The News people should assume sizeable middle class demonstrations led by families of the war dead expressing outrage against the takeover. Demonstrations so large and respectable that not even the parasitic anarchist and Trotskyist fringe will be able to discredit them. Murdoch executives should assume a petition promoted by celebrities that aims for a million – no, two million – signatures.

Always look for the British public transforming itself in some unifying moral outrage. It could well engender a climate where Cameron’s support would collapse if he allowed the takeover through. And this is a fast-moving drama, with shocking revelations to appear by the minute as the two inquiries get to work and ex-journalists spill the beans.

Whatever happens, a textbook will be written some day on how the corporation responds to this existential challenge and the lessons will be taught at business schools for years. Reminds me, too, of the old anxiety you have running a state government : out there sit 300,000 state government employees and at any moment you can never assume none is engaged in corruption or illegality.

Of course, if you ever learn about it and do nothing you are dead.

What will Miliband do ?

For once – because the government he faces is a coalition with a left-leaning party – the opposition leader has real power.

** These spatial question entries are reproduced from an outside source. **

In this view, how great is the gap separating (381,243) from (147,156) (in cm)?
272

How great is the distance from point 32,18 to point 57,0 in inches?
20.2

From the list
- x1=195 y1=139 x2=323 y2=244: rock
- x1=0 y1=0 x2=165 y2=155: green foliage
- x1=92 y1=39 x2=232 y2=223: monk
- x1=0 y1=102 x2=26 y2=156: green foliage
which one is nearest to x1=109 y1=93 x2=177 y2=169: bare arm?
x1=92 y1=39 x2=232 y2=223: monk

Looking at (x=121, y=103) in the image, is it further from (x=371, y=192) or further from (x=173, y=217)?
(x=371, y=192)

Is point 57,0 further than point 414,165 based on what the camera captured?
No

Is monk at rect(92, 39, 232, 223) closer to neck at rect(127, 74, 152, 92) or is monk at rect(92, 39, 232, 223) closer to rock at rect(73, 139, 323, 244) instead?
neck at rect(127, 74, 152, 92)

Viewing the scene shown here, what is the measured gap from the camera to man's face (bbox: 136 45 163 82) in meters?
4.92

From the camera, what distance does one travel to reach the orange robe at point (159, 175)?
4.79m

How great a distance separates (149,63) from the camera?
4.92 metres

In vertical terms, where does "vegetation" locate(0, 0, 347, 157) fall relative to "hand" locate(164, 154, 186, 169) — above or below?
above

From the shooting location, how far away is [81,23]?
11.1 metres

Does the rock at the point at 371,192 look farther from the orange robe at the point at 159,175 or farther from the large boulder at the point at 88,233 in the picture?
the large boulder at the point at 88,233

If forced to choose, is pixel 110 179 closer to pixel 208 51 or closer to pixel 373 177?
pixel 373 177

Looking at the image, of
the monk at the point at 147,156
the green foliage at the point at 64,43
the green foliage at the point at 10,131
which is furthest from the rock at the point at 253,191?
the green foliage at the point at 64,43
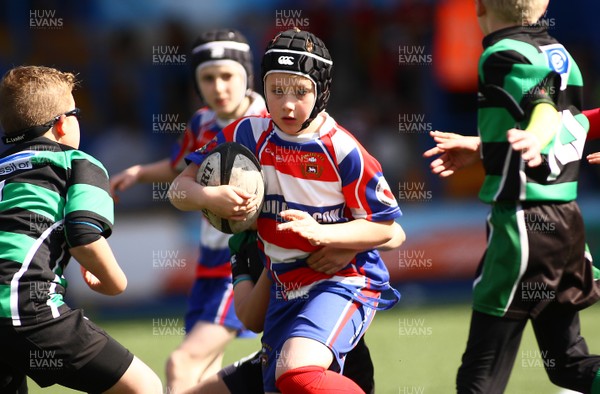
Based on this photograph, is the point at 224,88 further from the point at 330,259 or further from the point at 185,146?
the point at 330,259

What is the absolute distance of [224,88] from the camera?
584cm

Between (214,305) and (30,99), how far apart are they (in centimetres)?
198

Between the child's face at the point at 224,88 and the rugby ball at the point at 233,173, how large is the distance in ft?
5.87

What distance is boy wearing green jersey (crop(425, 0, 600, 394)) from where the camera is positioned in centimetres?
382

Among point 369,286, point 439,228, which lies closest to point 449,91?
point 439,228

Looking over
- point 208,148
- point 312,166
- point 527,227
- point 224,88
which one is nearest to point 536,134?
point 527,227

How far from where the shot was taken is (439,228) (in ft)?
31.5

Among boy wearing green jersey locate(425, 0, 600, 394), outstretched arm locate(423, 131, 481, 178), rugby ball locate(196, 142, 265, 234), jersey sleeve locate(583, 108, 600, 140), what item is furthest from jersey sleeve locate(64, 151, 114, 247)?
jersey sleeve locate(583, 108, 600, 140)

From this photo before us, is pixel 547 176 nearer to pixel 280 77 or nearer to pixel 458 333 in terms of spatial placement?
pixel 280 77

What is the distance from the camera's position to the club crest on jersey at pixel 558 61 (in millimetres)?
3910

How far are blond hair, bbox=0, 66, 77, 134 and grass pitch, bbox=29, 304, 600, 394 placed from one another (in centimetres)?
235

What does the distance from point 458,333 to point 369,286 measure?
374 cm

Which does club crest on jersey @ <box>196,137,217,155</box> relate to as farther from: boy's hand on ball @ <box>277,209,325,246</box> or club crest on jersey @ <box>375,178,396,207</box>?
club crest on jersey @ <box>375,178,396,207</box>

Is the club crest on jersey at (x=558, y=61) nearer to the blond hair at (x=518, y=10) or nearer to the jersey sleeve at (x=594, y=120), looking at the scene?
the blond hair at (x=518, y=10)
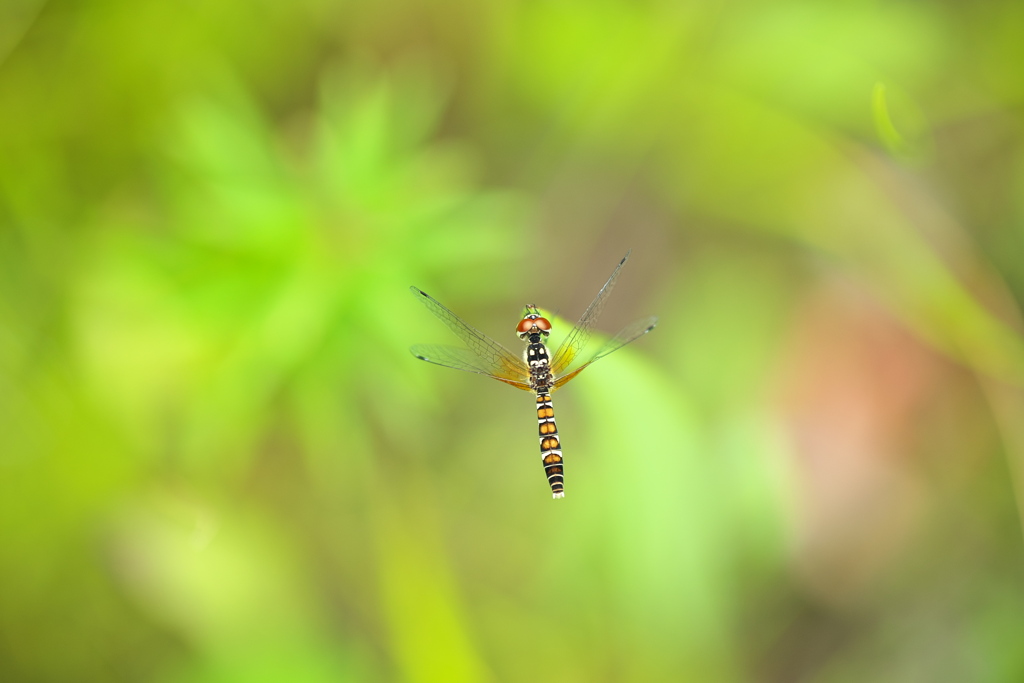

And an issue which is galvanising the public like none anyone can recall.

  1. gordicans permalink
    July 10, 2011 4:27 pm

    Wednesday will be fascinating as we watch News Interational’s grip on public life in the UK evaporate before our eyes. And what of News Limited in Australia, and how will events in the UK effect its operation in this country?

    Not a great deal I expect, except that it exposes how News Limited operates and how rutheless an organisation it is. They like to keep their politicians on a leash and will go to any lengths to attack and bully those not prepared to go onto the leash. It is not the policies of the Greens, Oakeshott and Windsor that News Limited is against. It is simply that they refuse to yield to News Limited and their associated power elites. A LNP government would represent a fully certified News Limited compliant government.

  2. Anthony Porter permalink
    July 10, 2011 10:13 pm

    It’s interesting to think about Rupert’s reported comments about ethics and a Fairfax wanker being among his menegerie. I bet my bottom dollar Rupert is now wishing he had a lot more Fairfax wankers.

  3. Peter Morris permalink
    July 11, 2011 12:38 am

    One snag is that it is News Corporation who are bidding for B Sky B whereas is it News International who are running the newspapers. If their boards are different (and they are probably very similar at the moment) then News Corp could distance itself from News Int.

    • Bob Carr permalink
      July 11, 2011 6:49 am

      Doubt it.

  4. July 11, 2011 7:42 am

    Yes I agree the textbook – or Vanity Fair article – on this will be an interesting read some day.

    Fish rots at the head. All the finger-pointing downwards smells like a very typical response by corporate sociopaths floundering to salvage their reputations.

    Meanwhile, Mr (‘Collective decision’) Murdoch seems to be taking days to fly to London and the blogosphere is awash with incisive comments from all kinds of well-informed people. Hard to hide in a linked-up cyber-world.

  5. July 11, 2011 10:49 am

    I would be more interested to know what the Gillard Government is going to do about the Australia Network Television contract. The arguments that apply to the B Sky B could be easily translated to an Australian context. The trouble with News Corp and its related activities is the self-censhortship that takes place amoung News Corporation journalists. There is no need for an editorial edict from on high. I remember when Phillip Adams did a piece on Dennis Potter’s interview about the media. Adams failed to mention that Potter had called his tumour Rupert. When I challenged Adams he told me he did not mention it because he worked for News Corp and he did not feel free to pass on the information. This to my mind is the real cancer that is at work within Mr Murdoch’s empire.